No dia 19, após uma pequena melhora, a situação degenerou e Francesco morreu. No quarto ao lado, Bianca também agonizava. A doença de Bianca parecia ser igual a de Francesco e ela foi piorando até morrer.

O Cardeal Ferdinando, que após a morte de Francesco deixou a vida religiosa para assumir o trono da Toscana, pediu que os médicos da corte fizessem autopsias nos corpos. O resultado, não poderia ser diferente, foi que a causa da morte não foi veneno. Francesco tinha uma grande inflamação no estômago e no fígado e o pulmão parecia ter uma condição muito crítica. O cadáver de Bianca tinha traços de muito sofrimento no fígado e no útero.

A tradição diz que Bianca não teve um funeral digno de uma grão-duquesa, enquanto o marido foi enterrado em San Lorenzo (hoje na cripta das Capelas Medicis, juntamente com Giovanna). Segundo Domenico Martinelli, um cronista florentino do século XVII, Bianca foi tumulada em uma igreja chamada Santa Maria a Bonistallo, perto da Villa de Poggio a Caiano, onde o casal faleceu.

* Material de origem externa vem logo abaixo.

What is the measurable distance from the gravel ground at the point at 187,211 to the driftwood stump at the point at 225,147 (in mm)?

Na verdade, após as autopsias feitas em idade moderna, foi descoberto que em Santa Maria a Bonistallo chegaram somente quatro vasos de terracota que conservavam as vísceras e os cérebros extraídos dos corpos de Francesco e Bianca para a embalsamação. Os vasos foram sepultados em um compartimento no centro da igreja. No final do século XIX, os vasos foram encontrados pelo prior de Bonistallo.

Nos exames feitos, foram encontrados a presença de arsênio tanto no corpo de Francesco como no de Bianca. Mas, os resultados das análises dos restos mortais do Grão-Duque, realizadas pela Divisão de Paleopatologia da Universidade de Pisa em colaboração com o Laboratório de Parasitologia da Universidade de Torino, revelaram a presença de Plasmodium falciparum (protozoário que causa a malária em humanos) em algumas amostras do osso esponjoso de Francesco I.

Qual foi a verdadeira causa da morte? Realmente foi um dose letal de arsenio a provocar a morte de Francesco e Bianca? Se a resposta for positiva, a pergunta seguinte é como eles foram envenenados? Culpa do Cardeal e irmão de Francesco, Ferdinando ou o casal se envenenou sozinho? É importante levar em consideração que Francesco amava transcorrer grande parte do seu tempo no seu estúdio a fazer experiências e, assim, é muito possível que algumas doses de venenos ele consumiu. Durante anos. Tudo é possível, mas não existem provas históricas que confirmem que Ferdinando foi o responsável pelas mortes de Francesco e Bianca Cappello.


Cristiane de Oliveira

Brasileira do Rio de Janeiro, vive em Florença ha 17 anos. Apaixonada por arte, historia e bons vinhos. Guia de turismo e sommelier na Toscana.